[Entries from a dataset]
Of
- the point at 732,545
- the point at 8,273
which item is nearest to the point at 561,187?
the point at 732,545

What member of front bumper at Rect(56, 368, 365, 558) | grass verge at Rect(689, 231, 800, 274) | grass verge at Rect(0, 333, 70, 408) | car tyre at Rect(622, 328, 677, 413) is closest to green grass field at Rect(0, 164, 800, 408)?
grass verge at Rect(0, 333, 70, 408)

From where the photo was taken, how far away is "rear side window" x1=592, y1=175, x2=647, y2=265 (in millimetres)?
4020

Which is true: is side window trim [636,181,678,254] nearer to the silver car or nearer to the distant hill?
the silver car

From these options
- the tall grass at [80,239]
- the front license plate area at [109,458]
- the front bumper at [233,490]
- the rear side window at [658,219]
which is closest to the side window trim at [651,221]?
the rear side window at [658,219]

---

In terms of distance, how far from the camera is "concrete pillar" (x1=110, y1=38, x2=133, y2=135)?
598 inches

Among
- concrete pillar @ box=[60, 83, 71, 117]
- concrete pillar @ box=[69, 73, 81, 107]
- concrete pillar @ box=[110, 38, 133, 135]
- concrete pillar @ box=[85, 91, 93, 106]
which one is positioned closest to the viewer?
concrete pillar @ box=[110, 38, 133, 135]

...

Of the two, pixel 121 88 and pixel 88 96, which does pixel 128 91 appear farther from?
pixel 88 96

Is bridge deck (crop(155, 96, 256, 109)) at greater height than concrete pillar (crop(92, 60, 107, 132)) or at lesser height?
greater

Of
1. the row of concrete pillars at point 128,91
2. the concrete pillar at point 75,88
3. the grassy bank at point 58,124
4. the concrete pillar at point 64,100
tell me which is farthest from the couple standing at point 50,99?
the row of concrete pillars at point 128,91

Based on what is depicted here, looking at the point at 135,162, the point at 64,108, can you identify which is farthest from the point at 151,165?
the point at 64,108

[YOUR INSTRUCTIONS]: Which lines of the data contain the word "verge"? Return each of them in full.

[THE REPLY]:
What member of front bumper at Rect(56, 368, 365, 558) | grass verge at Rect(689, 231, 800, 274) | grass verge at Rect(0, 333, 70, 408) | car tyre at Rect(622, 328, 677, 413) is closest to green grass field at Rect(0, 164, 800, 408)?
grass verge at Rect(0, 333, 70, 408)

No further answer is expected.